According to Raskin, Apple also paid Mackintosh Rainwear a licensing fee... which was probably totally unnecessary as there are many non-competing products in differing industries with identical trademarked names. Certainly no one would mistake a computer for a raincoat unless it is someone with a pathology such as "The Man Who Mistook His Wife for a Hat."
"Glen Cole asks if my attempt to avoid trademark conflict wiht McIntosh audio equipment by spelling the computer "Macintosh" were successful. He correctly remembers that it was not. Apple even had to pay the raincoat manufacturer for use of the name, I have no idea why. Glen also asks how I feel about the nickname "Mac" for the product. Fine, we used it from the very beginning."
By the way, you are aware that Jef Raskin left Apple in early 1982, at a time when Apple's products were NOT released with the project code name which is what "Macintosh" was, and way before any marketing decisions for the Macintosh would even start to be considered? It was Steve Jobs who decided to retain the working name as the product name.
Before Apple owned the rights to the name Macintosh completely, the total licensing cost to Apple from the various companies that were using some variation of Macintosh or Mac, was under $2 million. In addition to McIntosh Labs and Mackintosh Rainwear, Apple also had to pay a Philadelphia company, Management and Computer Services, Inc., for the use of the plural name "Macs." In the internal dispute between Jobs and Sculley about using the project code name of Macintosh for the final product, CEO John Sculley says:
. . . Steve (Jobs) prevailed, but it ultimately cost us nearly $2 million in out-of-court settlements.The other company appears to be Management and Computer Services Inc., a small Philadelphia software company.

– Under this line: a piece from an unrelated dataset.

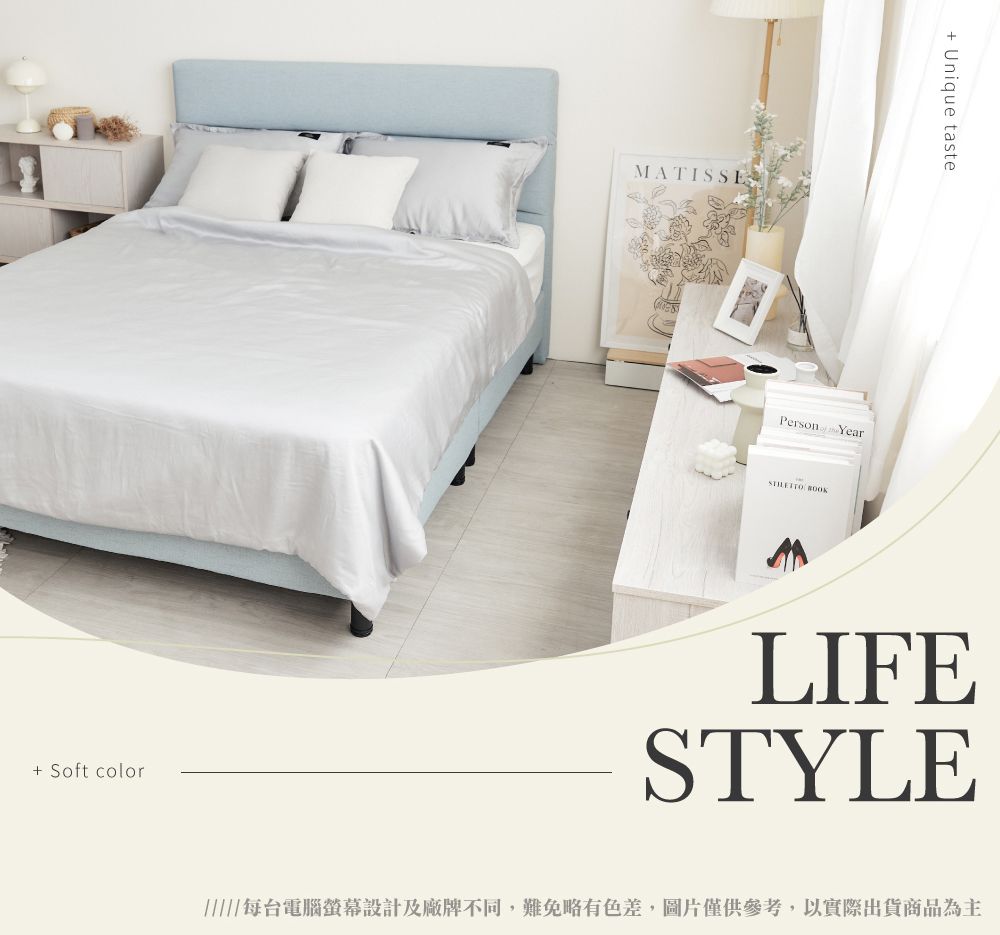 Soft colorMATISSEPerson Year Unique tasteLIFESTYLE每台電腦螢幕設計及廠牌不同,難免略有色差,圖片僅供參考,以實際出貨商品為主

In 1985, Apple settled a trademark infringement suit with MACS Inc. for an undisclosed sum, according to a Jan. 24 report from the Associated Press:
Apple Computer Inc. will pay an undisclosed sum to Management and Computer Services Inc. to settle a trademark-infringement lawsuit, the companies said today. The software company sued Apple for using Mac to describe items associated with its Macintosh personal computer. Management and Computer Services uses Macs as a trademark.
None of these were deliberate. It's just the normal course of events in a world of Trademarks and legal entanglements. It is also why most of the other computer makers and drug producers pay big bucks to come up with weird sounding names that can't be related to any other product.
For some strange reason MAC Cosmetics, MACK Trucks, and BigMac, have not sued or been sued by Apple for trademark infringing name usage.
Now, if you want to talk about Apple's use of the name iPhone infringing CISCO's iPhone, you might have a case.
Thanks for the detailed response. Always eager to learn. I have nothing against Apple technology and design but I am highly skeptical of Apple's questionable business ethics, e.g. entering into music business against the settlement agreement with Apple Corps, Cisco's IPhone infringement you mentioned or the way IMac was advertised ("millions of colors" when it was capable of only 250K) or how owners whose Macbooks had faulty logic boards were treated.
As of McIntosh audio equipment, it was considered "doctors and lawyers stereo" since 1950s a and one of the better known American brands worldwide due to no-nonsense design and good value for money. Their core products were reasonably priced, 1/4 to 1/2 of 1984 Mac sticker price.
Consumer brand perception today is way different from what it was in 1982. Today, Apple brand is #6 on the list and giants from 1982 are nowhere in sight.